Hosting for Thanksgiving is a balancing act. You have to get the house in order, make sure that everyone’s special diet is accommodated, remain gracious and pull off a picture-perfect feast. Spare yourself the extra anxiety by picking up dessert from one of these Washington-area bakeries or restaurants, listed in alphabetical order. Consider them your sweet reward.

A Better Choice Bakery

This gluten-free vendor offers several nine-inch pies, including pecan ($17), brownie-bottom pecan ($19), pumpkin ($15) and vegan pumpkin ($22). Place orders by phone, at the bakery or online. Pick up at the bakery, the Pike Central Farm Market (Saturday, 9 a.m.–2 p.m., 11806 Rockville Pike, Rockville) or the Bethesda Central Farm Market (Sunday, 9 a.m.-1 p.m., 7600 Arlington Blvd., Bethesda). Order by Nov. 14 for delivery at a weekend market.

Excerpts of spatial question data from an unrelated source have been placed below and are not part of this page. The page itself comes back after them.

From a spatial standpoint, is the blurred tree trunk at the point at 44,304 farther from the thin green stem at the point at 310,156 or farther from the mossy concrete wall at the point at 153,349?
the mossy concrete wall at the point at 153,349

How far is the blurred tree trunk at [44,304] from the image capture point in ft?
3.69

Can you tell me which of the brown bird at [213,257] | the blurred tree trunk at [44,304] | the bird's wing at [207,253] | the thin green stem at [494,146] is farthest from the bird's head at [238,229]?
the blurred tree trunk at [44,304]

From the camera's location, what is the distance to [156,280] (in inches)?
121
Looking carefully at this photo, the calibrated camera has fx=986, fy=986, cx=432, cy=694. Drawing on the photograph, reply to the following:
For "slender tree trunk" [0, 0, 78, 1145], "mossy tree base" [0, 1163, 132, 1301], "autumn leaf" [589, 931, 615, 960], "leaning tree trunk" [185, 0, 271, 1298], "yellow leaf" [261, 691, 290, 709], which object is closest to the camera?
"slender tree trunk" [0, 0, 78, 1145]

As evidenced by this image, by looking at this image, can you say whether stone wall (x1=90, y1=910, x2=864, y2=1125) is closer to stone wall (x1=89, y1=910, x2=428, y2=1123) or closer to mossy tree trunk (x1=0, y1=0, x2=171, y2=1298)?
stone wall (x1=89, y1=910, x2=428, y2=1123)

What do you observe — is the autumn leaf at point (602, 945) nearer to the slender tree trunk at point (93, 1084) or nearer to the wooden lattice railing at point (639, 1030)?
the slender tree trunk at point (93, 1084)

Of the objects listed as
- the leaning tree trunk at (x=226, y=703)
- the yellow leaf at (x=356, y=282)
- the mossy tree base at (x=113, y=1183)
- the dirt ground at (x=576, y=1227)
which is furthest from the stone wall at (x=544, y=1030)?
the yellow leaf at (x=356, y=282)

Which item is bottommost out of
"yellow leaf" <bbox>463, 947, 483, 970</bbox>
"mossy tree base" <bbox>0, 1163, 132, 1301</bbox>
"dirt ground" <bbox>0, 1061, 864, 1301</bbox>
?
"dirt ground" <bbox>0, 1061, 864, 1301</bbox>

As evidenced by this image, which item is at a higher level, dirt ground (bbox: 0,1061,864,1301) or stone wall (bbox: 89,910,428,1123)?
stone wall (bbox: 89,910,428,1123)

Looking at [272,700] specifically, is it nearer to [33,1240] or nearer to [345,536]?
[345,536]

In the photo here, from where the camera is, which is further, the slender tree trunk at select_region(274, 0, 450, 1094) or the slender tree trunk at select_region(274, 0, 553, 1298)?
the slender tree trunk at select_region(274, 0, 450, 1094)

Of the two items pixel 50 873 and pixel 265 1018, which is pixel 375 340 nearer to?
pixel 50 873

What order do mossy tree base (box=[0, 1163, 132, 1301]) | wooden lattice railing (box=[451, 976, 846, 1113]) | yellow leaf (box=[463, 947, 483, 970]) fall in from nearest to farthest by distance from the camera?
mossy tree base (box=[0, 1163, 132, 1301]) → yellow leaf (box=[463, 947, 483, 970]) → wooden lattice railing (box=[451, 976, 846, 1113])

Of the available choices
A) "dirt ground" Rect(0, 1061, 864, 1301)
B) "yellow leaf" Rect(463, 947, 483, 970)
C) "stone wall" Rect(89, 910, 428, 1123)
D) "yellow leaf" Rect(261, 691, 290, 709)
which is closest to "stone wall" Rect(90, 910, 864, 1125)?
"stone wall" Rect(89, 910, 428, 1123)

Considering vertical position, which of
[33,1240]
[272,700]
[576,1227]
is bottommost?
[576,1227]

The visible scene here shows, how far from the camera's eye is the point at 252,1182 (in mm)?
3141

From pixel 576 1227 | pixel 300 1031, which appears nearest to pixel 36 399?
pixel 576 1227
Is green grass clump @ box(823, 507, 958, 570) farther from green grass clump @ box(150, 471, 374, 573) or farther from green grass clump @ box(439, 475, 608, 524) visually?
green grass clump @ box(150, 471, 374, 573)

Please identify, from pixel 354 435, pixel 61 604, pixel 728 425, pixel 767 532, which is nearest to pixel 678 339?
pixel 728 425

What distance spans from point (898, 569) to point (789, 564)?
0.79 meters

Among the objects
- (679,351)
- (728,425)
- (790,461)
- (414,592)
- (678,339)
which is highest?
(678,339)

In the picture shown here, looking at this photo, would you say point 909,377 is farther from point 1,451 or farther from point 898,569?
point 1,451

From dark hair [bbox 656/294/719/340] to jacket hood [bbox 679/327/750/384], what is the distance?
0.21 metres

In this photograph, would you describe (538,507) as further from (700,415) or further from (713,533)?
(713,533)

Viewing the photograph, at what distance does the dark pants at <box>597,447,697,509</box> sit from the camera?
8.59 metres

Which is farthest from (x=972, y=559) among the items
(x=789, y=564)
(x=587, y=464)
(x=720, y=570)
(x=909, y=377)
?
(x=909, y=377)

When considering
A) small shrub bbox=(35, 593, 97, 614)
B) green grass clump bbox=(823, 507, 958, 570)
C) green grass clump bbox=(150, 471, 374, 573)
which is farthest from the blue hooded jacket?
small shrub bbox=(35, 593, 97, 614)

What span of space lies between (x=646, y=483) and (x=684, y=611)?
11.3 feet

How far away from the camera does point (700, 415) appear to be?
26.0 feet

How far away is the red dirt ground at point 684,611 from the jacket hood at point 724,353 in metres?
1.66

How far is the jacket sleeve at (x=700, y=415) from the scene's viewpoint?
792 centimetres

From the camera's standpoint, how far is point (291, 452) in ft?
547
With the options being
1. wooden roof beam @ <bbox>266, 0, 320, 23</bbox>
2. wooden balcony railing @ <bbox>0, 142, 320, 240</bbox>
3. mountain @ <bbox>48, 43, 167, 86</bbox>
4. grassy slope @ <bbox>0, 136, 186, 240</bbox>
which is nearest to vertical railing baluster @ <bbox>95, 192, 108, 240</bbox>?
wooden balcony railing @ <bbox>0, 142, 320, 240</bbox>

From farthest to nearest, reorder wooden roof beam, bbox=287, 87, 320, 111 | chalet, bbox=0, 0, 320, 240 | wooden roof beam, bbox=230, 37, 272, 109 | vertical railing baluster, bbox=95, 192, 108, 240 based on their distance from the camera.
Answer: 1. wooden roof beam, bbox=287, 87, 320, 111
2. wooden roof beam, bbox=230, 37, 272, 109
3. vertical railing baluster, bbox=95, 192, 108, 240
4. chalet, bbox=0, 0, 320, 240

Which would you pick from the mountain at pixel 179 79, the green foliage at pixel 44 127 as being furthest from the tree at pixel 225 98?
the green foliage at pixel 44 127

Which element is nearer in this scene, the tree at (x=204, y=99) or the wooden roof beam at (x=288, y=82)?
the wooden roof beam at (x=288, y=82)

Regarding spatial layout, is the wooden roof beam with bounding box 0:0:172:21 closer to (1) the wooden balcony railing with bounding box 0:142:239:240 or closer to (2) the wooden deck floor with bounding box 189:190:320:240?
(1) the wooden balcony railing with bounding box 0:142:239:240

27 W. Potomac St., Brunswick. 301-969-0341.

Buzz Bakery

Pastry chef Tiffany MacIsaac and her team are baking double-crust apple pie ($32), pumpkin pie with cinnamon whipped cream ($28), sweet potato pie topped with cranberry jam and ginger whipped cream ($28) and chocolate-bourbon pecan pie with chocolate whipped cream ($30). Pints of house-made ice cream, including cinnamon, pumpkin pie and ginger ($6.50 each), are available. Place orders by phone with three days’ notice, then pick up at a scheduled time at either bakery Nov. 19-21.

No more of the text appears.